Other mutations present in both strains are D614G in spike protein and P323L in NSP12. Spike_D614G is one of the most widely discussed mutations. Its presence demarcates the G clade [31], it increases infectivity [38,39,40] and mortality [41, 42], alters viral fitness [43], and, according to protein modelling, enhances the folding stability of the spike protein [34]. It is present in 99.2% of SARS-CoV-2 genomes obtained from Russia (as of 11 November 2020). NSP12_P323L is predicted to make the polymerase more rigid, which may increase the replication speed [34] and mutation rate [44, 45]. It is present in 97.9% of Russian SARS-CoV-2 genomes (as of 11 November 2020).

In our work, we present a case of dual SARS-CoV-2 infection, which allowed us to discuss the potential difference in the relative fitness of two genetically distant strains. The effect of SARS-CoV-2 dual infection on viral load and the severity or duration of COVID-19 is currently unknown. It is possible that the presence of two different SARS-CoV-2 strains was a factor which led to rapid progression of the patient’s disease and death.
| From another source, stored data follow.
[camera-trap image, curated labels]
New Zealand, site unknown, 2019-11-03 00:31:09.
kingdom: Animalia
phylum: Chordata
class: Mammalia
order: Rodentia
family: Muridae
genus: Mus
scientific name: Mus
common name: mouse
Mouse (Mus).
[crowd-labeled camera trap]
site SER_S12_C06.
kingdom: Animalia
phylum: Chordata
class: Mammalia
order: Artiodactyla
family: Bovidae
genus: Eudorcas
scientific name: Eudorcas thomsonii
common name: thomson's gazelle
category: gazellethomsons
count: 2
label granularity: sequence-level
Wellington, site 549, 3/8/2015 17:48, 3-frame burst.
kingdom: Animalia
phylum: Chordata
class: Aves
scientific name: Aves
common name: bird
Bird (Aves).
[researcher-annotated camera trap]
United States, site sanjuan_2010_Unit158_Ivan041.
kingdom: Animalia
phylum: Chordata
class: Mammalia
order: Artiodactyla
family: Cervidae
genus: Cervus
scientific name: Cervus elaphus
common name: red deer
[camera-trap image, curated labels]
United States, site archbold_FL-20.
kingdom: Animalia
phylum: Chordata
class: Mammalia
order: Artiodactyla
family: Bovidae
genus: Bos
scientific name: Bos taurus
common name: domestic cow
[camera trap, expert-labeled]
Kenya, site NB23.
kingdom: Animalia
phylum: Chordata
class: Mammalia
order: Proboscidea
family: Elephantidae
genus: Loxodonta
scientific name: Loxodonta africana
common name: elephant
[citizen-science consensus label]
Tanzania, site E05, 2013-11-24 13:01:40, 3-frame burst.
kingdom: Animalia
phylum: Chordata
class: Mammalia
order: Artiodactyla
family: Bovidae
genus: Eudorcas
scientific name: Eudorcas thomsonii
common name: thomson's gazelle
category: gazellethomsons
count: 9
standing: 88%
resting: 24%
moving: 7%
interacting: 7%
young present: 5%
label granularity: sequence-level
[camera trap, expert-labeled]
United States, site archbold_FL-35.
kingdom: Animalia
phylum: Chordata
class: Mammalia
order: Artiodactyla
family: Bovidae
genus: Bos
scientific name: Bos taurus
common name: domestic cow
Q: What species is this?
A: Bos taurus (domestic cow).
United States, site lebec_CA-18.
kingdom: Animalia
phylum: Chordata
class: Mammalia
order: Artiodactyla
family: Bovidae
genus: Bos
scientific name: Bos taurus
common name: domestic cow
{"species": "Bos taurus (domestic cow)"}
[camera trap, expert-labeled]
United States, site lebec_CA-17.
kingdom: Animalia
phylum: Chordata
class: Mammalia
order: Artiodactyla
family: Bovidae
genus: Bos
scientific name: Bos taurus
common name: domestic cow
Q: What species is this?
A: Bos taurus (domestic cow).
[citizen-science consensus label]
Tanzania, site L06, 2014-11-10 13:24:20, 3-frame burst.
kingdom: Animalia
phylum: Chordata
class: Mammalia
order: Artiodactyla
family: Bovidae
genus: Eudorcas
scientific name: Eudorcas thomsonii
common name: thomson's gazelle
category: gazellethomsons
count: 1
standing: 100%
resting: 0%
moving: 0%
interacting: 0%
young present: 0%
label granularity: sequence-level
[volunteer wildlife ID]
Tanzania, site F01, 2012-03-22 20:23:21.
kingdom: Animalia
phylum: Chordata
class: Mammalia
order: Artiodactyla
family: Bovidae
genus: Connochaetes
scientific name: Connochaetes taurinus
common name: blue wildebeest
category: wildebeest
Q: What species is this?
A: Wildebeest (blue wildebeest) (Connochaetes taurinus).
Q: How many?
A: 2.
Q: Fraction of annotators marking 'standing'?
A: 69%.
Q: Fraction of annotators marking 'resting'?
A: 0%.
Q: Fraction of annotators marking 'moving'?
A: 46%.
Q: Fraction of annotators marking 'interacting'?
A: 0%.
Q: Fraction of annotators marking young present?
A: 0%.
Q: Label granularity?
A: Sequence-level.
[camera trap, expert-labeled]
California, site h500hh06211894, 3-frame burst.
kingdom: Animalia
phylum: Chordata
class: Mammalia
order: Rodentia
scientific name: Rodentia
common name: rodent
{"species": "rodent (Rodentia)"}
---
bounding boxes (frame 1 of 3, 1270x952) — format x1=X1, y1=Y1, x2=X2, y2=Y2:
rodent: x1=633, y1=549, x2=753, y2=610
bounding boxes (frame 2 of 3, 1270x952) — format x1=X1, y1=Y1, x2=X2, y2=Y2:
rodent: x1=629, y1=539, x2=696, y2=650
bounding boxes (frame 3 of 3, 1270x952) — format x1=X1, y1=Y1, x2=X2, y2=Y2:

The importance of research aimed at cases similar to ours can hardly be overestimated because it provides insights into the molecular epidemiology of COVID-19 and can help detect potentially advantageous mutations which increase virulence and fitness of SARS-CoV-2.

Our study shows the case of dual SARS-CoV-2 infection by two phylogenetically distant strains and the viral community dynamics. Dominant strain from the first sample belonged to GH clade, while GR clade strain became dominant eight days after collecting the first sample.